EXTRAIT CHOISI:
________________________________________
110 professionnels des médias tués en 2006

L’organisation a rendu public, le 1er février, son rapport annuel 2007 qui dresse un état des lieux de la situation de la liberté de la presse dans 98 pays. Ce document revient sur les principales violations des droits des journalistes survenues en 2006 et offre des perspectives thématiques et régionales sur l’état des libertés des médias et de l’Internet à travers le monde.

« Ce rapport recense les pires violations de la liberté de la presse commises dans les Etats répressifs, de la Corée du Nord à l’Erythrée, en passant par Cuba et le Turkménistan. Mais il s’intéresse également aux démocraties dans lesquelles des progrès restent à accomplir et des acquis sont menacés », a écrit Reporters sans frontières.
________________________________________
DONNÉES FOURNIES:
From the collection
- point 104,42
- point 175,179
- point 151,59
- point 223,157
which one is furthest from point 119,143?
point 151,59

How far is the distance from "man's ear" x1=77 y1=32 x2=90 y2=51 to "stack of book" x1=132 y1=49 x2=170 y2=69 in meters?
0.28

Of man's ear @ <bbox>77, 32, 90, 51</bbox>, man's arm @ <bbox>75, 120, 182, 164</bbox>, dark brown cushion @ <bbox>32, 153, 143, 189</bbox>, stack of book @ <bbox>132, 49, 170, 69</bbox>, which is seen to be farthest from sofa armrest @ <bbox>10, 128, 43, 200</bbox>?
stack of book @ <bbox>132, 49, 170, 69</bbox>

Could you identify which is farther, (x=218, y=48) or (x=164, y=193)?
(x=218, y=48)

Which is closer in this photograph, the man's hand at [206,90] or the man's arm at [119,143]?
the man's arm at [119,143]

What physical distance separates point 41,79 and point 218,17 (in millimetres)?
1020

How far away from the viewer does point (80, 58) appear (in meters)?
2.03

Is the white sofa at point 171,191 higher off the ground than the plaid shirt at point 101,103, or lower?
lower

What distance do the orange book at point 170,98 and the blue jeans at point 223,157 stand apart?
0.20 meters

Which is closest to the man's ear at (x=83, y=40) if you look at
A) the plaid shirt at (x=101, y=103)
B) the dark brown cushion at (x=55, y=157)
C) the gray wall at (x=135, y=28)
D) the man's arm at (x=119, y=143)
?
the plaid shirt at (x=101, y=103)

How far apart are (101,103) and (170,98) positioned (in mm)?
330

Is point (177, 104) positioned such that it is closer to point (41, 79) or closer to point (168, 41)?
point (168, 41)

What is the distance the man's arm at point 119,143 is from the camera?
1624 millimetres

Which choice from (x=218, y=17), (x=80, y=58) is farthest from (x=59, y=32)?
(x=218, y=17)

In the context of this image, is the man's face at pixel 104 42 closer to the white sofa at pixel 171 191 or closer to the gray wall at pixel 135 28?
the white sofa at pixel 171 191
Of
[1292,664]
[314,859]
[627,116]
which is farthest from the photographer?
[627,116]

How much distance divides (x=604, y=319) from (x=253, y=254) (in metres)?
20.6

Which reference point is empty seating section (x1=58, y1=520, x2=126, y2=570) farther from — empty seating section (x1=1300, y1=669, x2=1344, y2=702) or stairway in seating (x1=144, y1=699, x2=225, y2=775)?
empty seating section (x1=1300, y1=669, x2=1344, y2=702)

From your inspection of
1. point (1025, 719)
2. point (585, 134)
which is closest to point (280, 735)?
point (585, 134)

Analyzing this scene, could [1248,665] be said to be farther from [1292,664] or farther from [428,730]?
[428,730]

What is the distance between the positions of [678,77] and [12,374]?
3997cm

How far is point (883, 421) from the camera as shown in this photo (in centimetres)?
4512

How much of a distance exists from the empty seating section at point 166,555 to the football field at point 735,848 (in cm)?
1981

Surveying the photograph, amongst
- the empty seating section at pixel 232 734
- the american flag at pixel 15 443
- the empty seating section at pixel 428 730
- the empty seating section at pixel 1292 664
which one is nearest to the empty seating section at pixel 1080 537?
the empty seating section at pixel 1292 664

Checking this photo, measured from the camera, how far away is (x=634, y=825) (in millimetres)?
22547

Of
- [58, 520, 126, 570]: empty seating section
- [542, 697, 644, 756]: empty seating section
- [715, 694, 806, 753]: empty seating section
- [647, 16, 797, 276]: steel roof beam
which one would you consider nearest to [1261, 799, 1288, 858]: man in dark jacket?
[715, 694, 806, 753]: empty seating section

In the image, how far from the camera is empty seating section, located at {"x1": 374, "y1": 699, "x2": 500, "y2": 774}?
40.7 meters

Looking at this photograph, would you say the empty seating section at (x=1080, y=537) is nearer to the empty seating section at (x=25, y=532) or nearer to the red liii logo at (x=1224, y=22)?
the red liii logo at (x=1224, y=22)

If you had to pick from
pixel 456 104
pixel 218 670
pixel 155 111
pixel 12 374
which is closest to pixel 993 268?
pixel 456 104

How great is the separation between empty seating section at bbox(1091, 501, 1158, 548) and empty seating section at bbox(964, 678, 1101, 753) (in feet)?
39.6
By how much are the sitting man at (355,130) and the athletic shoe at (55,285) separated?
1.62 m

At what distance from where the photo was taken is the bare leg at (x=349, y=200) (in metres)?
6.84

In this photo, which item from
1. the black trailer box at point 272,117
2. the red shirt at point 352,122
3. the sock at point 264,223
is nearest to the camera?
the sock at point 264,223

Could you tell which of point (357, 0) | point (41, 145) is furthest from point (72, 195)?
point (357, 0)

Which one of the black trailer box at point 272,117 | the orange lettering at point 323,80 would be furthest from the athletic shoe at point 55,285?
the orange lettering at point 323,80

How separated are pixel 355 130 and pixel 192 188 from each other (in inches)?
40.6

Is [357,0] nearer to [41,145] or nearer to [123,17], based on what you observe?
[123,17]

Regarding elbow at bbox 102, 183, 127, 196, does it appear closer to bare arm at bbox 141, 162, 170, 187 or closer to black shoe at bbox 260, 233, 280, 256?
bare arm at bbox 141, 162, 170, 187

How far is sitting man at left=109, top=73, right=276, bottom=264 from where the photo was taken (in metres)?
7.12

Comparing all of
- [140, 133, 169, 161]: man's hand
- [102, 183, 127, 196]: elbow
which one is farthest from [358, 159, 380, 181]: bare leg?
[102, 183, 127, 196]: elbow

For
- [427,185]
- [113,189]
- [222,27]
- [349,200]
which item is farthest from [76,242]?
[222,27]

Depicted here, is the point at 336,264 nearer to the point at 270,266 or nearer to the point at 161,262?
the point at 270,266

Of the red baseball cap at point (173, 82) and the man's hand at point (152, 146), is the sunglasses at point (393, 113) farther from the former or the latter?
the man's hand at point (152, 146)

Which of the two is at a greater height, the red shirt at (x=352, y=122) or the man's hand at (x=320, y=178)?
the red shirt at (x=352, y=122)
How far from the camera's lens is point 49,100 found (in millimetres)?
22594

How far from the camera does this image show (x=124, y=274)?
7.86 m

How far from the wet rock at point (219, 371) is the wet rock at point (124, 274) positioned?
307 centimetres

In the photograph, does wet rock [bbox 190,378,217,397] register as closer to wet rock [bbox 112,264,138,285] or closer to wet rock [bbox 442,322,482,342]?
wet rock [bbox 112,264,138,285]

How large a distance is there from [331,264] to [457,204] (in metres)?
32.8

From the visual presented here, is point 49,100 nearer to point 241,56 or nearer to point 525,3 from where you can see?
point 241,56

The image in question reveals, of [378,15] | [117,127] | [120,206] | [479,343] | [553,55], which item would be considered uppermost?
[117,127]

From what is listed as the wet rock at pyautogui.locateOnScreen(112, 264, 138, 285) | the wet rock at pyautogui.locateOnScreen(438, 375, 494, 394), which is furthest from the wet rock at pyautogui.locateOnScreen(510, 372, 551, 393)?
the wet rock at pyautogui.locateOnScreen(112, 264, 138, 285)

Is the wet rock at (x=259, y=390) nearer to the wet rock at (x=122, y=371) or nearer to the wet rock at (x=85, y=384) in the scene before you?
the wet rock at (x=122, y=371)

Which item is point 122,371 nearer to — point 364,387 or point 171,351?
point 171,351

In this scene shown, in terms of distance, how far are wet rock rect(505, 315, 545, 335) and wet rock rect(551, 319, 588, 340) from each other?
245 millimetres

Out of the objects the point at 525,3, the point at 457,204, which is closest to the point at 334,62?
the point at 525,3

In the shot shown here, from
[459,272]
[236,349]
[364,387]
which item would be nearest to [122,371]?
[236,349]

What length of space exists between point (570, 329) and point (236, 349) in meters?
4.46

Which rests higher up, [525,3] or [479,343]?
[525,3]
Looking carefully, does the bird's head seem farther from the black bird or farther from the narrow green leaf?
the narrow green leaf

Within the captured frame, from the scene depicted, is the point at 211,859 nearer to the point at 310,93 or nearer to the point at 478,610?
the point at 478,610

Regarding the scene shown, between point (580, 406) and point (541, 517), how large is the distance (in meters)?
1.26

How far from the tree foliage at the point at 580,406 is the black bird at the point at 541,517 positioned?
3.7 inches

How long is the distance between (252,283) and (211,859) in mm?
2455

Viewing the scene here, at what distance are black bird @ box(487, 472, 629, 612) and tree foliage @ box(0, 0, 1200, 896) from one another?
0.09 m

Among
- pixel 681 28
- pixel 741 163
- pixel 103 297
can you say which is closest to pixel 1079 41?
________________________________________
CONSIGNES:
1/ Reproduisez fidèlement le passage de l'extrait sur la liberté de la presse qui commence par « L’organisation a rendu » et se poursuit jusqu'à « travers le monde. ».
2/ Relevez dans les données toutes les lignes où figure le mot « orange ».
Les données fournies n'ont aucun lien avec l'extrait sur la liberté de la presse.

CORRIGÉ:
1/
L’organisation a rendu public, le 1er février, son rapport annuel 2007 qui dresse un état des lieux de la situation de la liberté de la presse dans 98 pays. Ce document revient sur les principales violations des droits des journalistes survenues en 2006 et offre des perspectives thématiques et régionales sur l’état des libertés des médias et de l’Internet à travers le monde.

2/
What distance do the orange book at point 170,98 and the blue jeans at point 223,157 stand apart?
Which one of the black trailer box at point 272,117 | the orange lettering at point 323,80 would be furthest from the athletic shoe at point 55,285?
the orange lettering at point 323,80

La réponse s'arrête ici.